■ Passage provided:
^^^^
Skip to content

Handling Missing Values

Missing data is inevitable. How you handle it dictates the integrity of your entire ML pipeline.

What You Will Learn

  • Drop missing values safely when data loss is acceptable
  • Use Scikit-Learn SimpleImputer to replace missing values systematically
  • Visualise the statistical impact of imputation on your target distributions

Prerequisites

  • Completed the Loading & Exploring Data tutorial
  • Basic understanding of mean, median, and mode

Step 1: Drop Missing Values

We will use the built-in titanic dataset which has famously messy and missing passenger records. Keep your code incredibly concise using pandas built-ins.

import pandas as pd
import seaborn as sns
import matplotlib.pyplot as plt

df = sns.load_dataset('titanic')

# Check baseline missing values
print(df.isnull().sum()[df.isnull().sum() > 0])
Expected Output
age            177
embarked         2
deck           688
embark_town      2
dtype: int64

If a column is overwhelmingly empty (like deck), drop the column. If only a tiny fraction of rows are missing (like embarked), drop those specific rows.

# Drop the 'deck' column completely
df_dropped = df.drop(columns=['deck'])

# Drop rows where 'embarked' is missing
df_dropped = df_dropped.dropna(subset=['embarked'])

print(f"Original shape: {df.shape} | New shape: {df_dropped.shape}")
Expected Output
Original shape: (891, 15) | New shape: (889, 14)

Workplace Tip

Never blindly use df.dropna(). This will drop any row with even a single missing value. In a dataset with 50 columns, dropna() might accidentally delete 80% of your valid data!

Step 2: Basic Statistical Imputation

For the age column, dropping 177 rows means losing 20% of our dataset. Instead, we can impute (fill in) the missing values using Scikit-Learn's SimpleImputer.

from sklearn.impute import SimpleImputer
import numpy as np

# Instantiate the imputer to fill with the 'mean' strategy
imputer = SimpleImputer(strategy='mean')

# Fit and transform the 'age' column (requires 2D array, so we use [['age']])
df_imputed = df_dropped.copy()
df_imputed['age'] = imputer.fit_transform(df_imputed[['age']])

print(f"Missing ages before: {df_dropped['age'].isnull().sum()}")
print(f"Missing ages after: {df_imputed['age'].isnull().sum()}")
Expected Output
Missing ages before: 177
Missing ages after: 0

Step 3: Visualise the Impact of Imputation

Whenever you inject synthetic data via imputation, you must verify that you haven't fundamentally distorted the original distribution.

plt.figure(figsize=(10, 5))

# Plot original age distribution (ignoring NaNs)
sns.histplot(data=df_dropped, x='age', bins=30, kde=True, color='skyblue', label='Original')
^^^^
■ The request: Reproduce word for word the part of the missing-values tutorial that starts at the words "df_imputed = df_dropped.copy()" and stops after the words "plt.figure(figsize=(10, 5))". The records have no connection to the missing-values tutorial.

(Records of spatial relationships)
^^^^
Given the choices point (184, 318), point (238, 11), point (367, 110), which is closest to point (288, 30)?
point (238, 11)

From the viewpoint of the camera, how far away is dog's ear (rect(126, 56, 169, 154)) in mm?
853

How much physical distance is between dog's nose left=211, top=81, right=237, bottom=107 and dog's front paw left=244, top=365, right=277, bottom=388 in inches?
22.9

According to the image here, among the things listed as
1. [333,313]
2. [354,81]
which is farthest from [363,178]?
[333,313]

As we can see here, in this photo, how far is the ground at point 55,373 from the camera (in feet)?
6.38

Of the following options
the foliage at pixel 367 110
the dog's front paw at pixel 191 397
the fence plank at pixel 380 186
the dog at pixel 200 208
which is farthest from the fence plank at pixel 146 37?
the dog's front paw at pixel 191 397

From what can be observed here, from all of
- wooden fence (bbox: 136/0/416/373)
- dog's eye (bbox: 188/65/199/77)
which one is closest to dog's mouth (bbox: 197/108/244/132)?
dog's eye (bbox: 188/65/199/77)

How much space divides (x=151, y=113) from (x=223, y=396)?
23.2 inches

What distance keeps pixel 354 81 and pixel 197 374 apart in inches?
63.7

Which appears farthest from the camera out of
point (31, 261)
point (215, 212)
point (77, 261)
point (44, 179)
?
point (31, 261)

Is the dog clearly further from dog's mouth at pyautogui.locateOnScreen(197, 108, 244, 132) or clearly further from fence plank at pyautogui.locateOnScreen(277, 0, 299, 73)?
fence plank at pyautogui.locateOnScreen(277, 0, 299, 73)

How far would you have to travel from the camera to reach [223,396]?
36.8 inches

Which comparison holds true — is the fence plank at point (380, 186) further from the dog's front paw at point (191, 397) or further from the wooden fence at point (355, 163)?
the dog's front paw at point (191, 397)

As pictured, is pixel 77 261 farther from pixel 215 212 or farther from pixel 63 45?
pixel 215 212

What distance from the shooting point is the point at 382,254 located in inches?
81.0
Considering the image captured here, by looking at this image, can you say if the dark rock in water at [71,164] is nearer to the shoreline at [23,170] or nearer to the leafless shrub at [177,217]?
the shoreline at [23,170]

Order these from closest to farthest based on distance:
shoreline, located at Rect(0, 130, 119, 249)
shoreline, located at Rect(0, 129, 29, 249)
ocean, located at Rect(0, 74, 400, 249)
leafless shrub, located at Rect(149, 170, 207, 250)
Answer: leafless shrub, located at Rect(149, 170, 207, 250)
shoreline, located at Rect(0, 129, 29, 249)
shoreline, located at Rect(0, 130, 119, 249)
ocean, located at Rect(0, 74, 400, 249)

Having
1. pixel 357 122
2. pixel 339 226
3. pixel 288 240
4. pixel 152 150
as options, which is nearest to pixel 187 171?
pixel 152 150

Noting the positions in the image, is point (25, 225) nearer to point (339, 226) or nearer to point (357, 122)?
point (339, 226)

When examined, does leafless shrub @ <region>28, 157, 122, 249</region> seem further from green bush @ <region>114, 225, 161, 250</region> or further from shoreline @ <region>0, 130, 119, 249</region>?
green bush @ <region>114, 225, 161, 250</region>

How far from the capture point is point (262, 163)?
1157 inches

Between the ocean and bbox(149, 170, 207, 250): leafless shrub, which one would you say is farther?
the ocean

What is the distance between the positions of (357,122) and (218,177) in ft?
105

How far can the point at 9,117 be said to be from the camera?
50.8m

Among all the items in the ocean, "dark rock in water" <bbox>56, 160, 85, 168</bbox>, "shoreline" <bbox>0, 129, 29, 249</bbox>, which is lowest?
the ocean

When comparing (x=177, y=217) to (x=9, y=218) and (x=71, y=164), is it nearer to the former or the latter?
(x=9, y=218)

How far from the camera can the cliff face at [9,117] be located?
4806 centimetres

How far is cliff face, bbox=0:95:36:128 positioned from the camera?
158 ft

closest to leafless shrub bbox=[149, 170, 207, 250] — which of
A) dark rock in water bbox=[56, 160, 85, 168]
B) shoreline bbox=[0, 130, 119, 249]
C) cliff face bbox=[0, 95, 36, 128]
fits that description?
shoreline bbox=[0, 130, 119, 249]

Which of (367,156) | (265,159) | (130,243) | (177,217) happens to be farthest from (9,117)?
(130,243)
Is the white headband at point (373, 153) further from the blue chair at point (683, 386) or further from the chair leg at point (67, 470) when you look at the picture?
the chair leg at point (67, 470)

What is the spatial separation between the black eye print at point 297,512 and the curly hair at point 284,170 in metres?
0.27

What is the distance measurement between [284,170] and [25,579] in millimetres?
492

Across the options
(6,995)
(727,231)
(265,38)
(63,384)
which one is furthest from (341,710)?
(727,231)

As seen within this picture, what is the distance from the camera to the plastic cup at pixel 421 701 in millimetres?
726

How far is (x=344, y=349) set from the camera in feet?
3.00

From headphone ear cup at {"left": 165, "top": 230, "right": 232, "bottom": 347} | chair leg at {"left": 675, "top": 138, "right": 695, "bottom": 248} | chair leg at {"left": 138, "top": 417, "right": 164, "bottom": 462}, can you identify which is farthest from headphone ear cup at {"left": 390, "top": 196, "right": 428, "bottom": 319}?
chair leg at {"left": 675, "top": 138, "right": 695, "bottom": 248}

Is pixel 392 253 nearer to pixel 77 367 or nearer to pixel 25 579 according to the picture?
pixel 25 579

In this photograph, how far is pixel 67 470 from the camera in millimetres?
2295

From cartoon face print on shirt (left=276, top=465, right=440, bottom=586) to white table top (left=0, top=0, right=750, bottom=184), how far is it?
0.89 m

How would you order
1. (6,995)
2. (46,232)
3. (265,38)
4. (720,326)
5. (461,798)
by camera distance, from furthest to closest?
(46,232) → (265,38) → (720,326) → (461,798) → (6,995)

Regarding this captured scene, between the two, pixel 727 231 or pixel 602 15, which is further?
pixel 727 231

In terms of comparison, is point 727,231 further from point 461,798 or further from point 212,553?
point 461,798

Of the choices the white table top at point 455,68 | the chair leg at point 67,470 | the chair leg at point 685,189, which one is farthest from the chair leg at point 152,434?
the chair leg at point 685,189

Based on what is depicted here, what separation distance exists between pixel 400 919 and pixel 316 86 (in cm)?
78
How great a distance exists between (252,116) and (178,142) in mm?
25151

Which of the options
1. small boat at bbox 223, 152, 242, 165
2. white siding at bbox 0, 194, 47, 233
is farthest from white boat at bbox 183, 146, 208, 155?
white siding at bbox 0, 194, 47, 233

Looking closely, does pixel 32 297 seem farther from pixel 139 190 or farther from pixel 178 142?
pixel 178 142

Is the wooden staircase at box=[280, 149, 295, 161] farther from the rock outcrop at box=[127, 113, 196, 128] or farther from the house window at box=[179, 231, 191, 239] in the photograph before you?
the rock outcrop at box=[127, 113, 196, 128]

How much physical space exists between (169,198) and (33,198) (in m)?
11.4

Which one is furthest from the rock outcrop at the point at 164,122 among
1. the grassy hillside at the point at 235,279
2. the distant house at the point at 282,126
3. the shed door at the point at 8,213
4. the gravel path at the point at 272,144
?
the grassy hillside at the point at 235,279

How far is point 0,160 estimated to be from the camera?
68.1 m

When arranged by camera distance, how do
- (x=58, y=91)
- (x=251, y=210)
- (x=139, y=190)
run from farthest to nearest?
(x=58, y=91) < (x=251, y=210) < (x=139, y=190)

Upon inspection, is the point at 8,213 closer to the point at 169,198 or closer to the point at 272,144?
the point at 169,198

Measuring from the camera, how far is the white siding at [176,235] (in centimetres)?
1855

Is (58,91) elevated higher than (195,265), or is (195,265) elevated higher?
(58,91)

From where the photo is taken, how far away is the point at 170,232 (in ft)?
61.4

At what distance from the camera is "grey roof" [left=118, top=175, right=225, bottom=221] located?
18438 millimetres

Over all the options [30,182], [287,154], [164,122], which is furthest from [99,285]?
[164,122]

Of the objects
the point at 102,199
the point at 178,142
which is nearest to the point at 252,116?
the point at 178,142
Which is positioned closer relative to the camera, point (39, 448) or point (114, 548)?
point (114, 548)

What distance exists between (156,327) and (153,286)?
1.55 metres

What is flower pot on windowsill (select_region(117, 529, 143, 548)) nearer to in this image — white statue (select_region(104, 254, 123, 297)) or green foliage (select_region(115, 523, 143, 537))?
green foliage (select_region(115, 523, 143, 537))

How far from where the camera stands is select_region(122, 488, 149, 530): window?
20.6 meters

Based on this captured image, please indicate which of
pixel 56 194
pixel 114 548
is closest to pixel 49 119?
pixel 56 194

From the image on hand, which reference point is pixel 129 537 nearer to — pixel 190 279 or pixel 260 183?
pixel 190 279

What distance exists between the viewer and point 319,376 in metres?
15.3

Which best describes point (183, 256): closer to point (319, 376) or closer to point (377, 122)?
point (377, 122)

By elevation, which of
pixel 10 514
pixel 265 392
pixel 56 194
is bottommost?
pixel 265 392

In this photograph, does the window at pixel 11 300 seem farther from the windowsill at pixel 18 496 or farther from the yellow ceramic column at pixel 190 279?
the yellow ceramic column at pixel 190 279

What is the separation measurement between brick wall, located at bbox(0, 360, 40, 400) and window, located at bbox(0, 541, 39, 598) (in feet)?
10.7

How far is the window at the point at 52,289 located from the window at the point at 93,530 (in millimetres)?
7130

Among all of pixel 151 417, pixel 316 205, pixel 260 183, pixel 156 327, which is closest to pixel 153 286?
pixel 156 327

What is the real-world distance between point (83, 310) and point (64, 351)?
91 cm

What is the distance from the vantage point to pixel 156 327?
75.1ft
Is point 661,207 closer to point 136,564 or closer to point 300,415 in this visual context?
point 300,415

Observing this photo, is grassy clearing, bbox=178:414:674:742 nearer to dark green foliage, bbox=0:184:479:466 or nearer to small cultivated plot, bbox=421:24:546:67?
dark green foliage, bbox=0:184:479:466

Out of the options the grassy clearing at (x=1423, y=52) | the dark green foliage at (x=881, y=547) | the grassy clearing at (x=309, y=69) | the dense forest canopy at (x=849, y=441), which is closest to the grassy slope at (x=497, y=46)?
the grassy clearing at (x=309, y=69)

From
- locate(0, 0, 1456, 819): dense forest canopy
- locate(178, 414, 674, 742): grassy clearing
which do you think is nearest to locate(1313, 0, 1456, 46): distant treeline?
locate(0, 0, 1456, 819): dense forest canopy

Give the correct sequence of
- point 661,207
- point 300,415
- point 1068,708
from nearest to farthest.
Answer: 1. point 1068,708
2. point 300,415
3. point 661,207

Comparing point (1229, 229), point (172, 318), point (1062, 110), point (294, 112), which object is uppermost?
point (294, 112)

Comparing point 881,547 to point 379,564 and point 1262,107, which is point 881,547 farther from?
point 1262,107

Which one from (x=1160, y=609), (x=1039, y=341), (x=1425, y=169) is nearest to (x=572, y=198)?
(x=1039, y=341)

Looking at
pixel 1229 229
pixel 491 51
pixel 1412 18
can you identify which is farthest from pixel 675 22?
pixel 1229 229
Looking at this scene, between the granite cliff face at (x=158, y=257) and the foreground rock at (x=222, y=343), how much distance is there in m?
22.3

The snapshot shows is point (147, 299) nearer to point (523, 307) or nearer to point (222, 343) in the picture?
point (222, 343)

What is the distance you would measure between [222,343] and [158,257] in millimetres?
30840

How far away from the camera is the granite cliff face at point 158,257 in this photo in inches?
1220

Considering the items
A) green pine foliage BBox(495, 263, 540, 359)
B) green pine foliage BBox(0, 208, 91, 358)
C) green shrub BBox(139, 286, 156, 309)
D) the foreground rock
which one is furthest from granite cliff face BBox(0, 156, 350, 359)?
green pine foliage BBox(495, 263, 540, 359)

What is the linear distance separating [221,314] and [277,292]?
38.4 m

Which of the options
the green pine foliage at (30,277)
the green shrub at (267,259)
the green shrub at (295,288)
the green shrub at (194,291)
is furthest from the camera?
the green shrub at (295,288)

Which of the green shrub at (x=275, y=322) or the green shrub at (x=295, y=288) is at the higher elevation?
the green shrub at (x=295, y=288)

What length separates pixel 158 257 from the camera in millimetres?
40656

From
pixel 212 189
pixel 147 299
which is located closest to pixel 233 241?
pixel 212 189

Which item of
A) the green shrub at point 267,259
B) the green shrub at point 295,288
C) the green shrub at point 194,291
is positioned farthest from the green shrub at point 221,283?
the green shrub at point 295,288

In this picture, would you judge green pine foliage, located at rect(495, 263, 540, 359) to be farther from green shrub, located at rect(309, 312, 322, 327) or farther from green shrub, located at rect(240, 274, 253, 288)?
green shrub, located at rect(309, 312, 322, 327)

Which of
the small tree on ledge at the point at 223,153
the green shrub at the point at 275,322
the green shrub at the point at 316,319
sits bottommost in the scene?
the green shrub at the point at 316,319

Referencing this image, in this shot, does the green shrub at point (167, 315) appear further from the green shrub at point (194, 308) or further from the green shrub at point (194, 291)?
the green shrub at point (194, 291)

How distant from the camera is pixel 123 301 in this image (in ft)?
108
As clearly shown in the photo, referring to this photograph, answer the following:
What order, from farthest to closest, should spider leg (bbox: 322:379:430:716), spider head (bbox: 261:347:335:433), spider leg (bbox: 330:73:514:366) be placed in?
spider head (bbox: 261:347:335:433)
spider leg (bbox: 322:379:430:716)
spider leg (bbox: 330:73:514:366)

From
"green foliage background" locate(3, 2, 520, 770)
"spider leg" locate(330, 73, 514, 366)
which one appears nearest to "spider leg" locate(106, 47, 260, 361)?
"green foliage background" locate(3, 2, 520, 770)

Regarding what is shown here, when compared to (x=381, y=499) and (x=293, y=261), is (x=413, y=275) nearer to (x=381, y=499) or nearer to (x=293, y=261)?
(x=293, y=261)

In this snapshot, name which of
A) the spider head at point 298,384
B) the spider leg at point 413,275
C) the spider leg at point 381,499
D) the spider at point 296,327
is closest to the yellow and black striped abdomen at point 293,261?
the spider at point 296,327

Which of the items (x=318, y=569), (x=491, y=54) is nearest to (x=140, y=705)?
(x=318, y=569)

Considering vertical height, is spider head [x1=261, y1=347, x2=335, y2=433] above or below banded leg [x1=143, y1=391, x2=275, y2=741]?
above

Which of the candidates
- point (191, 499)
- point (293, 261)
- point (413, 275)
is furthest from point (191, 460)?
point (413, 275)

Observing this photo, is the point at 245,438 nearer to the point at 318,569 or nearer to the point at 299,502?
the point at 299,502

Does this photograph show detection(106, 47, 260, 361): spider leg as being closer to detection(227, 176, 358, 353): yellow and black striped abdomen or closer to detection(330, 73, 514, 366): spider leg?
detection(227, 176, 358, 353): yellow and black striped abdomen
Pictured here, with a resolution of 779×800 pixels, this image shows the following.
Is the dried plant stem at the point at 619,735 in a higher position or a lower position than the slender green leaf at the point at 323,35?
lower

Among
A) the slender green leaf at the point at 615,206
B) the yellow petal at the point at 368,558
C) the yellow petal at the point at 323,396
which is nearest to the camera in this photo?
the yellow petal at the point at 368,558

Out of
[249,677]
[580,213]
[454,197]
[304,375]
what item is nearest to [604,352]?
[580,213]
^^^^
■ Solution for this exercise:
df_imputed = df_dropped.copy()
df_imputed['age'] = imputer.fit_transform(df_imputed[['age']])

print(f"Missing ages before: {df_dropped['age'].isnull().sum()}")
print(f"Missing ages after: {df_imputed['age'].isnull().sum()}")
Expected Output
Missing ages before: 177
Missing ages after: 0

Step 3: Visualise the Impact of Imputation

Whenever you inject synthetic data via imputation, you must verify that you haven't fundamentally distorted the original distribution.

plt.figure(figsize=(10, 5))